Required work ▸
a: Answer these from the Acxiom certificate below, one line each:
(i) Under what name was the original Certificate of Incorporation incorporated, and on what date?
(ii) What is the street address of the registered office in Delaware?
(iii) Who is the registered agent at that address?
b: Summarize the Acxiom certificate below in two sentences.

Given text ▸
Acxiom Corporation (the "Corporation), acting pursuant to Sections 245 and 242 of the General Corporation Law of the State of Delaware, hereby adopts the following Amended and Restated Certificate of Incorporation.  The following Amended and Restated Certificate of Incorporation amends, restates, integrates, and supersedes, in its entirety, the Amended and Restated Certificate of Incorporation of Acxiom Corporation originally filed with the Delaware Secretary of State on August 21, 1995.  The original Certificate of Incorporation was incorporated under the name of CCX NETWORK, INC. on September 28, 1983.

FIRST:  NAME.  The name of the Corporation is:

ACXIOM CORPORATION

SECOND:  REGISTERED AGENT AND OFFICE.  The address of the Corporation's registered office in the State of Delaware is Corporation Trust Center, 1209 Orange Street, Wilmington, Delaware 19801, in the County of Newcastle.  The name of the Corporation's registered agent at such address is The Corporation Trust Company.

Extracted data ▸
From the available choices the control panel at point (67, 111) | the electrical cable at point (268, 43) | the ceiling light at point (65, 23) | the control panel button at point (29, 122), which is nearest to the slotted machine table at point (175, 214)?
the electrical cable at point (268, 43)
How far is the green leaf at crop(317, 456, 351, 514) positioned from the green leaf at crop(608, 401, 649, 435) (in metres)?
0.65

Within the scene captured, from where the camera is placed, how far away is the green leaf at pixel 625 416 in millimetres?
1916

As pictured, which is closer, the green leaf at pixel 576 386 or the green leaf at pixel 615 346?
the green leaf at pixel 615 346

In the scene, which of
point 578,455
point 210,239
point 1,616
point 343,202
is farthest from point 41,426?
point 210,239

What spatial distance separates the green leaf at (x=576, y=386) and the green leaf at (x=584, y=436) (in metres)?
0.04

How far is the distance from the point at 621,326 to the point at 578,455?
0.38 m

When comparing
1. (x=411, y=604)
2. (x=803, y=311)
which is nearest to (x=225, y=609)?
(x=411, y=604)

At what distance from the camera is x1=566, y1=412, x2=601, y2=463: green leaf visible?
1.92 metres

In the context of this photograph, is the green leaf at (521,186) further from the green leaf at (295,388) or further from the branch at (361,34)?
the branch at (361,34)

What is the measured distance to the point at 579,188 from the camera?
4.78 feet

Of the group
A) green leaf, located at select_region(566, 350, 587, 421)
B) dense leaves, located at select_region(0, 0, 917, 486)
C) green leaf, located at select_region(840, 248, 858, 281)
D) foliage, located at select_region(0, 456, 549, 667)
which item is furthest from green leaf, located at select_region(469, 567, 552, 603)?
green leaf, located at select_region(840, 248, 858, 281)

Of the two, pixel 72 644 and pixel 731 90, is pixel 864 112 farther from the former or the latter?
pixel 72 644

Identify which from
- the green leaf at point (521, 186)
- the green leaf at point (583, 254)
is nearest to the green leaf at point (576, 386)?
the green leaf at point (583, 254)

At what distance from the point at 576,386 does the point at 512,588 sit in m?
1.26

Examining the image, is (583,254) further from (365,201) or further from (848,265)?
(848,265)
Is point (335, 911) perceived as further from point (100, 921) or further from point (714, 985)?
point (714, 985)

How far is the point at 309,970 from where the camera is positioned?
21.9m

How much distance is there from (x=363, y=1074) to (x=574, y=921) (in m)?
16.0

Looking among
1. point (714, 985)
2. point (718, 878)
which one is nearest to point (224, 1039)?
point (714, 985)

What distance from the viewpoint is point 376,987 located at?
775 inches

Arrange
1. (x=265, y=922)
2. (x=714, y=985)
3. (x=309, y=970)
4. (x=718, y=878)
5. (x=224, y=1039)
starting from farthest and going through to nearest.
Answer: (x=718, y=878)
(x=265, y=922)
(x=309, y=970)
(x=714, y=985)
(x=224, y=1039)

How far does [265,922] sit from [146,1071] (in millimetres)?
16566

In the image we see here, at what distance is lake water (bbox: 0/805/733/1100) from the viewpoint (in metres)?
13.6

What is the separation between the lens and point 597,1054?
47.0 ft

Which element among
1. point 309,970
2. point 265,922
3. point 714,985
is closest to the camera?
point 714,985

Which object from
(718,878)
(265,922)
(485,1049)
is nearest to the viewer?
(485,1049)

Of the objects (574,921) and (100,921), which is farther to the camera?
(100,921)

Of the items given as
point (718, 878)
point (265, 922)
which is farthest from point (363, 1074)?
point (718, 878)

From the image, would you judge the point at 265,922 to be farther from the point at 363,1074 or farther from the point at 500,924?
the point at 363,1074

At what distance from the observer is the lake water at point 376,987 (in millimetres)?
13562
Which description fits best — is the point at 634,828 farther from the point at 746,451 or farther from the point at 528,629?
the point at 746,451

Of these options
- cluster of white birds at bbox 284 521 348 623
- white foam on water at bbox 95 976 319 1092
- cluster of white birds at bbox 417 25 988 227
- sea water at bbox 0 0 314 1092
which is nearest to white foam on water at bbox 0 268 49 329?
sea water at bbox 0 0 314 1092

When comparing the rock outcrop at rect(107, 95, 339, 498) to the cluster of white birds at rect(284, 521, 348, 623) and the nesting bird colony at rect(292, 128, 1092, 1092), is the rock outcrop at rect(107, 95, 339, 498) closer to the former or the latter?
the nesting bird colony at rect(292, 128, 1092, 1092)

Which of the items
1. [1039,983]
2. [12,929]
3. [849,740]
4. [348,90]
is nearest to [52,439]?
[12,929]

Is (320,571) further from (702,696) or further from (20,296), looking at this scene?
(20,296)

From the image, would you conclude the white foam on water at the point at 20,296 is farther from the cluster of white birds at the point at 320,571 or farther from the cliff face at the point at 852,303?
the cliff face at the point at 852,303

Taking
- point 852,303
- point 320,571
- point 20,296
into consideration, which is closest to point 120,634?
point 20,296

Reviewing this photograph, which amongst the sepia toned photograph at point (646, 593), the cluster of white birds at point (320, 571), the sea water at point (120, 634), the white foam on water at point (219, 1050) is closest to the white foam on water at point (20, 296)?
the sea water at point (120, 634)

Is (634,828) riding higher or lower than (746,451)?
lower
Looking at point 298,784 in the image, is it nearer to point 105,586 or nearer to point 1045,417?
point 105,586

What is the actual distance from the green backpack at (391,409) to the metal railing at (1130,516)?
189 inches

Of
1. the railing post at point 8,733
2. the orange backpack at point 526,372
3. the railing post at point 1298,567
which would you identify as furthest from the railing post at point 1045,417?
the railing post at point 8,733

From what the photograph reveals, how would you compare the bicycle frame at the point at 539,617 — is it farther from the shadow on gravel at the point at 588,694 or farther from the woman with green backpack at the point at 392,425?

Solution list ▸
a:
(i) CCX NETWORK, INC., on September 28, 1983
(ii) Corporation Trust Center, 1209 Orange Street, Wilmington, Delaware 19801
(iii) The Corporation Trust Company

b: Acting under Sections 245 and 242 of the Delaware General Corporation Law, Acxiom Corporation adopts an Amended and Restated Certificate of Incorporation that wholly supersedes the version filed on August 21, 1995; the original certificate was incorporated under the name CCX NETWORK, INC. on September 28, 1983. The certificate names the company Acxiom Corporation and places its Delaware registered office at Corporation Trust Center, 1209 Orange Street, Wilmington, with The Corporation Trust Company as registered agent.